A presença e responsabilidade pastoral de Neumann para com os imigrantes era algo notável. “Os pobres que mais receberam a atenção do Neumann foram os imigrantes” (BOEVER, 2011, p. 171). O zelo e serviço para com os migrantes se fizeram nas obras de caridades e num pastoreio de atendimento aos imigrantes até durante o seu episcopado:
Neumann incentivou o atendimento das ordens religiosas às tarefas de ensinar e cuidar dos fiéis, mas, novamente, de modo especial para os mais necessitados, os doentes e órfãos. [...] – casas onde os doentes pudessem receber cuidados, escolas para instruir as crianças e orfanatos para proteger aqueles que perderam seus pais [...] Paróquias foram criadas para alimentar a fé dos imigrantes em familiaridade de língua e cultura. (BOEVER, 2011, p. 173).
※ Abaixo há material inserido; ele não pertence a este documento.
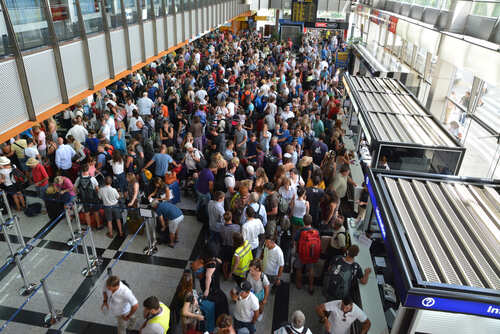 A large crowd of travelers waiting in line at an airport terminal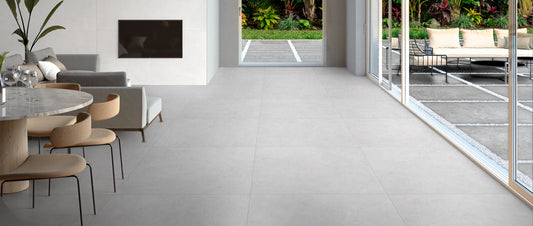 Light grey concrete effect porcelain tiles in an open-plan living room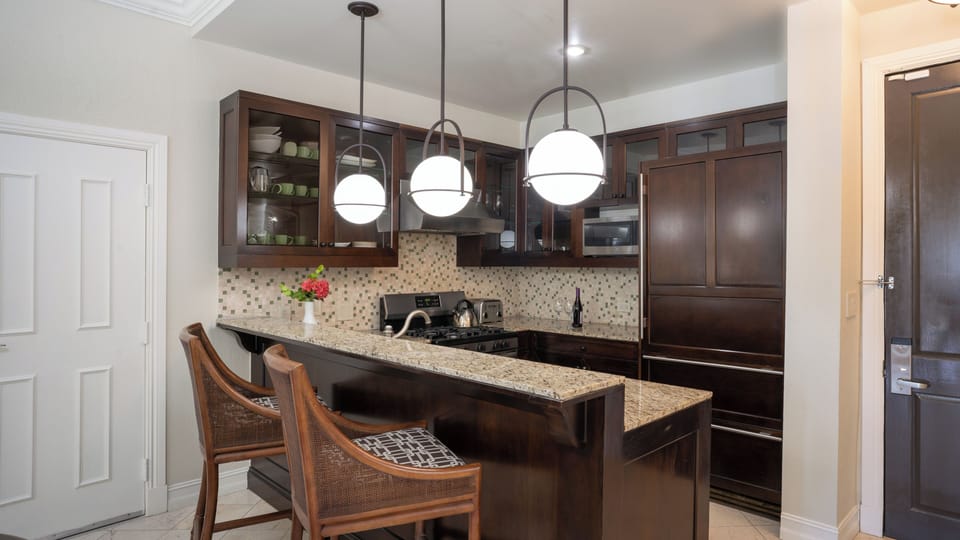 Cook with ease in a sleek granite-topped chef’s kitchen.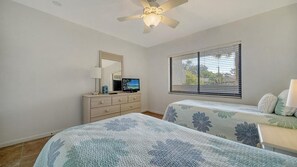 A bedroom with two beds, a dresser, a TV, and a ceiling fan.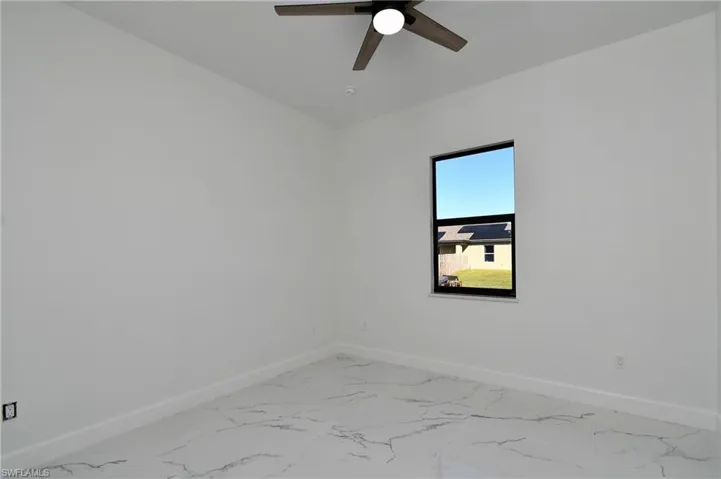 Unfurnished room featuring ceiling fan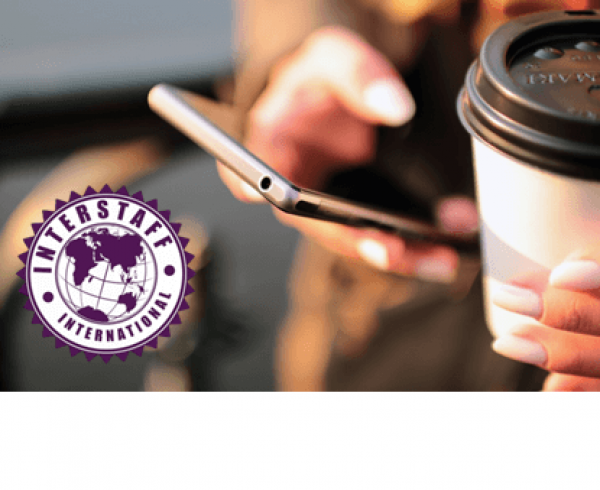 Woman holding her mobile phone and coffee cup with Interstaff International logo
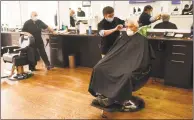  ?? Tyler Sizemore / Hearst Connecticu­t Media ?? Jeff Ramer, of Riverside, gets a haircut from Antonio Merolla at Classic Barber of Greenwich on Monday.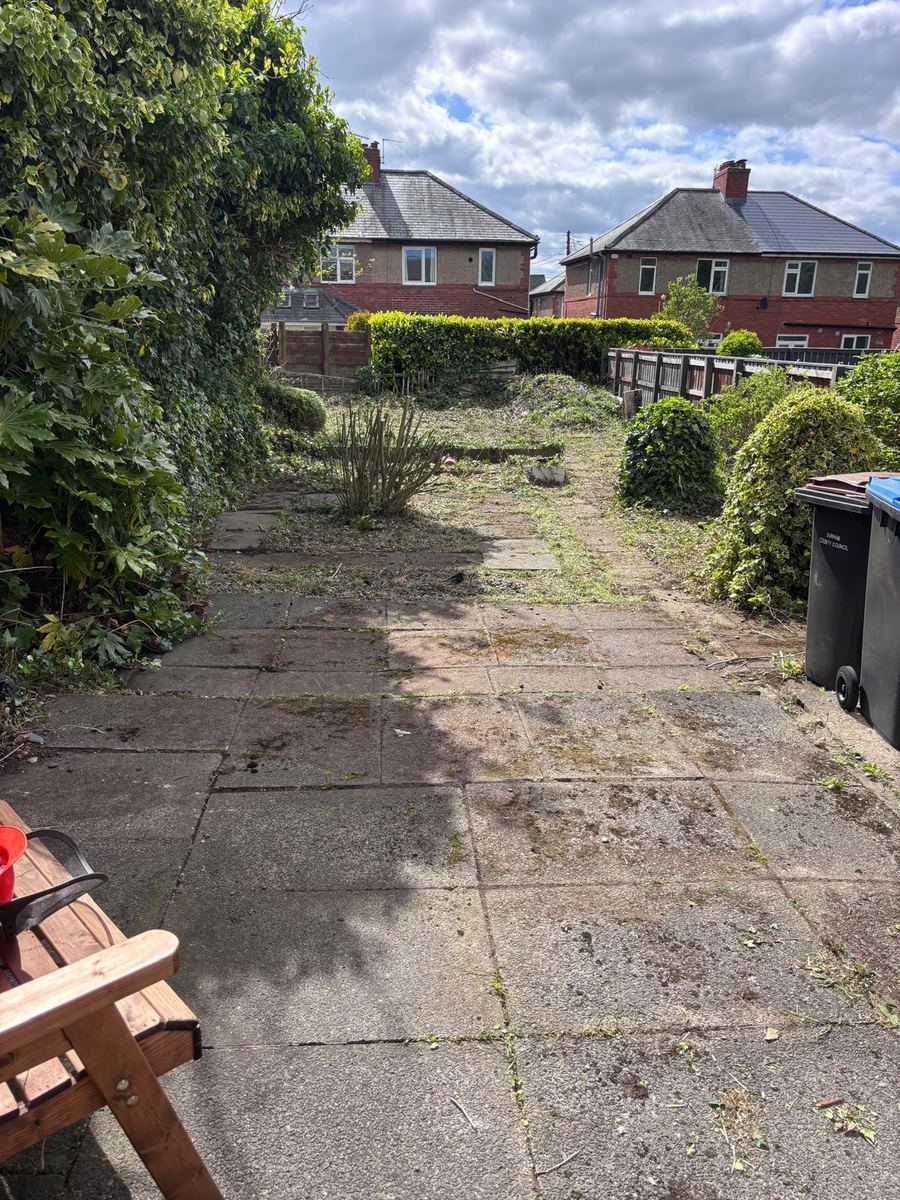 After: the same back garden cleared with the paving and paths showing again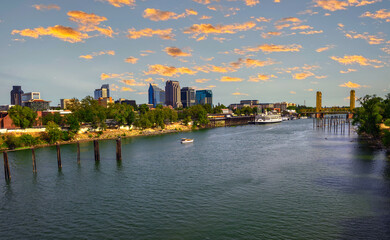 Sunset above Sacramento skyline, Sacramento River and Tower Bridge in California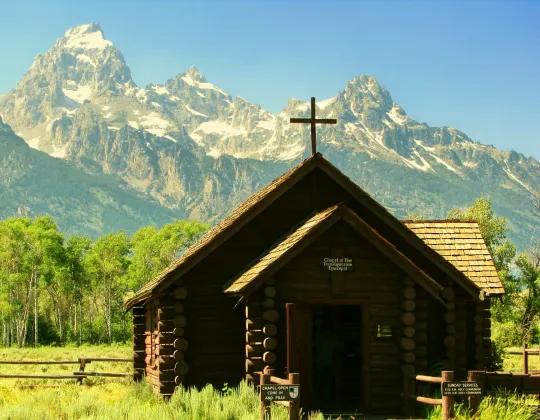 The small log Chapel of the Transfiguration with the Teton Range behind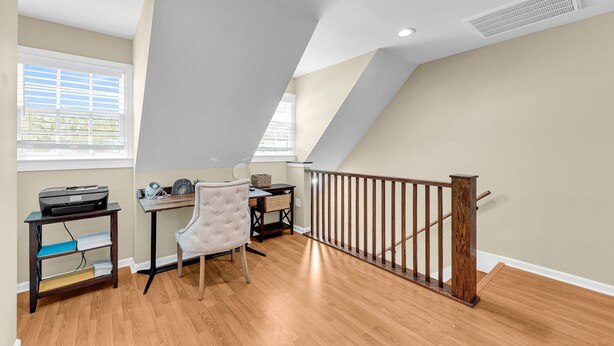 A room with a desk, chair, and a staircase with a wooden railing. - Dreamy Downtown Condo, Near Meeting St & Broad St (Charleston)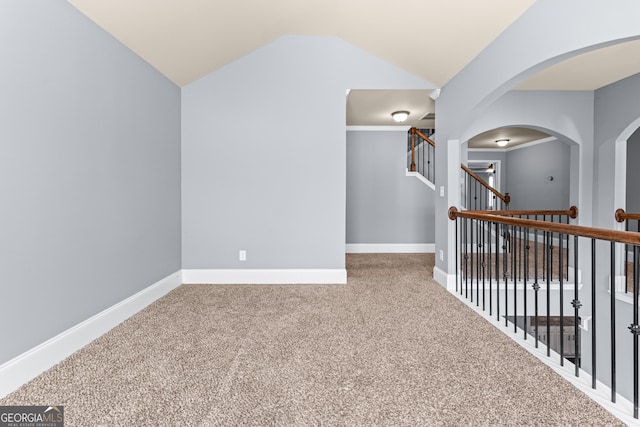 corridor featuring baseboards, arched walkways, lofted ceiling, stairway, and carpet floors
De modo sintético podemos dizer que o valor pastoral e ético de São João Neumann está no cuidado para com os imigrantes. Tal cuidado se fez não somente na dimensão espiritual ou sacramental como entendemos hoje, mas também na esfera social e subsidiária da vida humana. Assim, a pastoral do cuidado executada por Neumann possui ainda hoje uma certa sintonia com o que pede o Papa Francisco a nós: uma Igreja aberta, em saída, que acolha, proteja, promova e integre a pessoa humana na sua dignidade. Tal exigência ética e pastoral é imperativa para com os estrangeiros, os abandonados, pobres e excluídos. Que São João Neumann nos ajude nessa empreitada!   


[1] SCHERMANN, Hans (Org.). São Clemente Maria Hofbauer: perfil de um Santo. Aparecida, SP: Editora Santuário, 2007, p. 19.
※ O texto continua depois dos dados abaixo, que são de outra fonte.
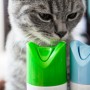 Cat poisoning dangers A gray tabby cat sniffs two air freshener cans, one green and one blue, positioned closely together on a table in an indoor setting.
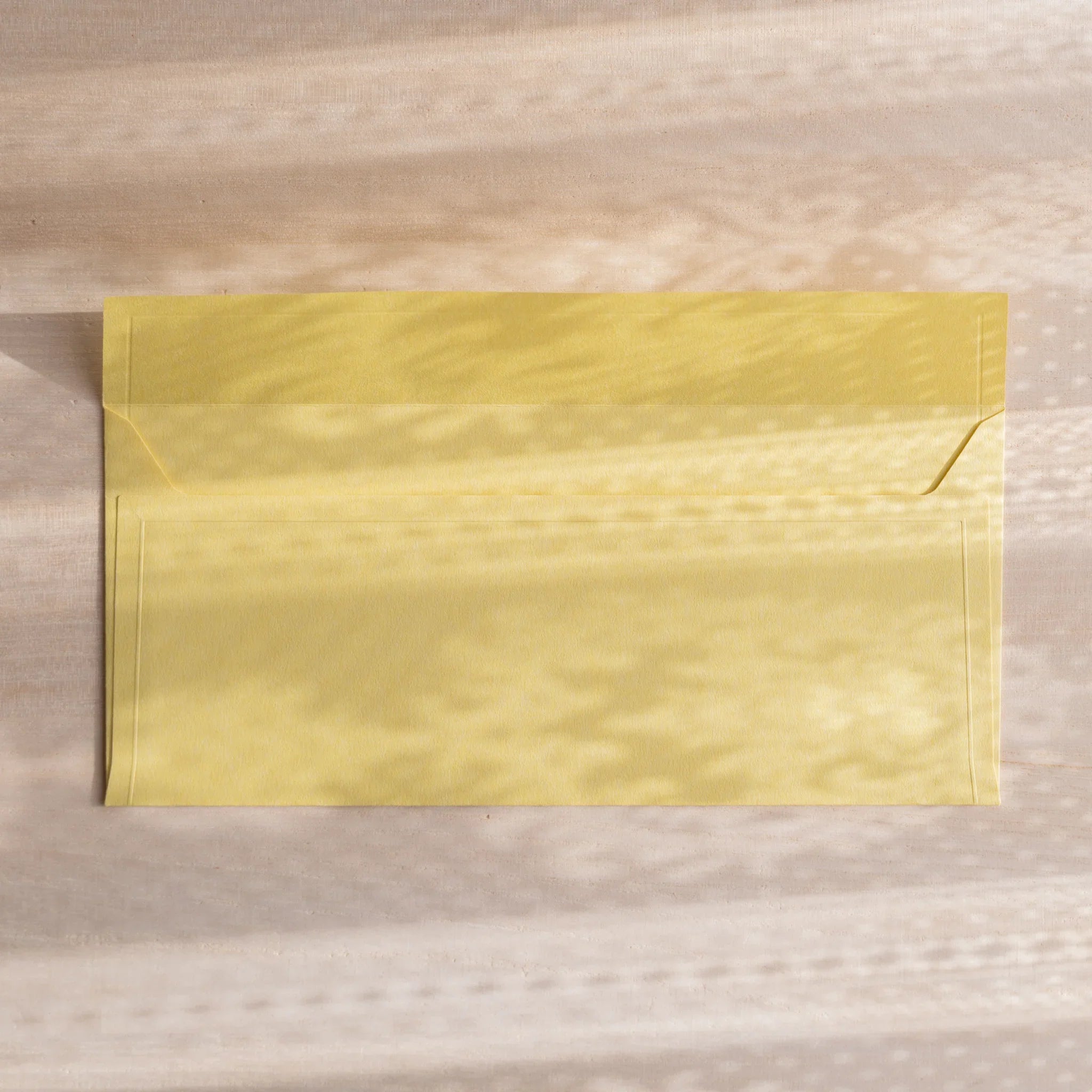 Dressco ivory medium embossed envelope image twenty-nine, fanned display layout, with embossed paper, set of three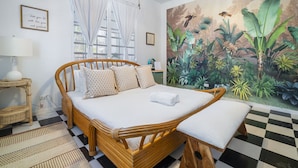 Una habitación con cama, un banco, un mural en la pared, una ventana con cortinas y un suelo a cuadros.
[2] HEINZMANN, Josef. Vida de São Clemente Hofbauer: anunciando novamente o Evangelho. Aparecida, SP: Editora Santuário, 1988, p. 23.
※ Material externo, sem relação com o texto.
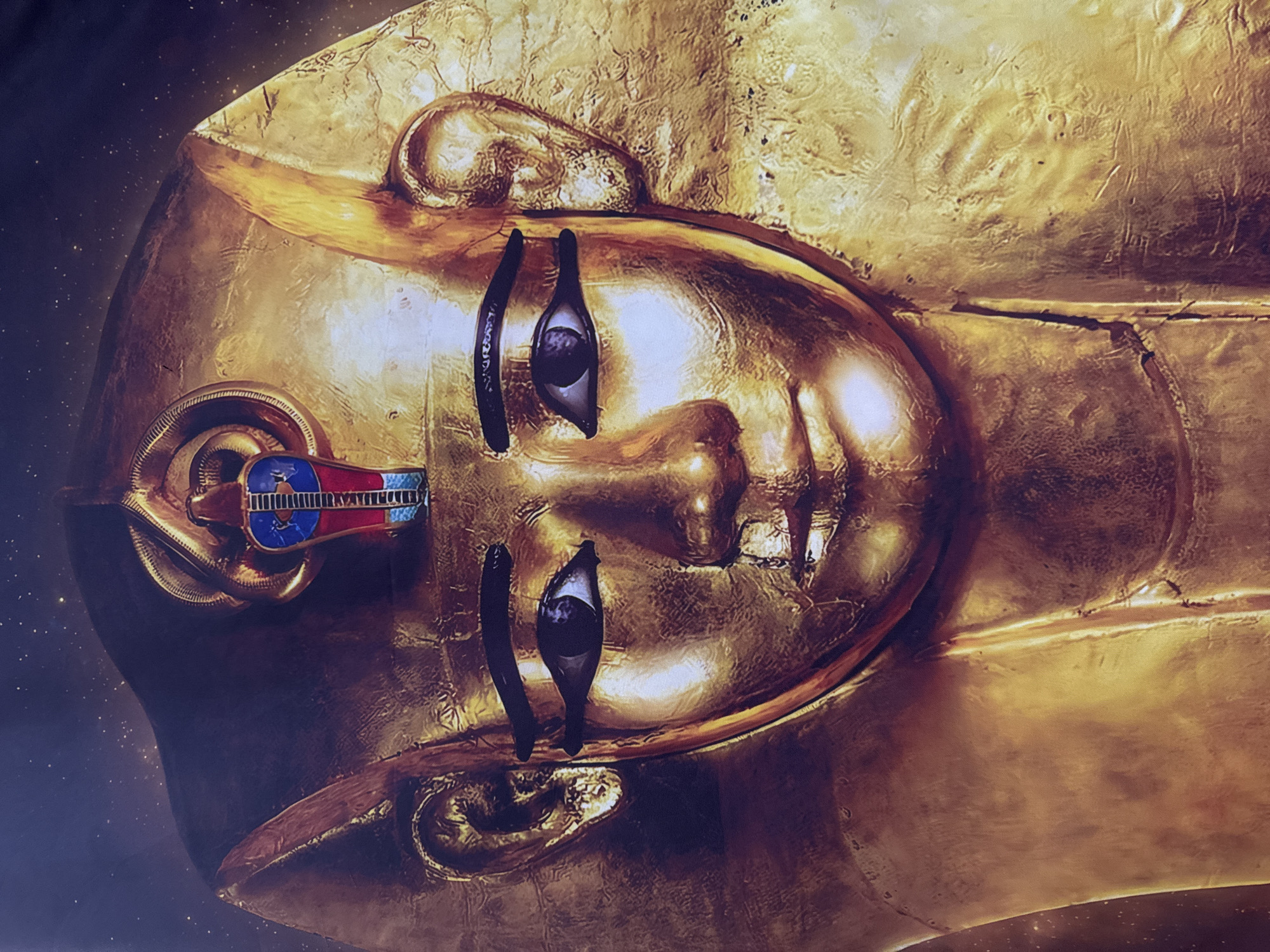 The image is a close-up, frontal view of a golden funerary mask. The mask depicts a stylized human face with dark, almond-shaped eyes outlined in black kohl. A golden headdress adorns the head, featuring a colorful striped pattern on the forehead and a coiled snake at the top. The mask is highly detailed, with subtle textures and contours that suggest a crafted, perhaps ancient, artifact. The background is dark and speckled with what appears to be faint starlight or glitter, creating a sense of depth and grandeur. The mask is not located in London, United Kingdom; it is a depiction of Tutankhamun's burial mask, which is housed in the Egyptian Museum in Cairo, Egypt.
[3] FERRANTE, Nicola. S. Giovanni Neumann C.SS.R. Pioniere del Vangelo: Vescovo di Filadelfia. Roma, Editrice M. Pisani, 1963, p. 47-48.
[4] SOUZA, Aloísio Teixeira de. Vida de São João Neumann: um migrante a caminho do céu. Aparecida, SP: Editora Santuário, 1987, p. 41.
BOEVER, Ricard. São João Neumann: vida, escrito e espiritualidade. Goiânia: Scala Editora, 2011.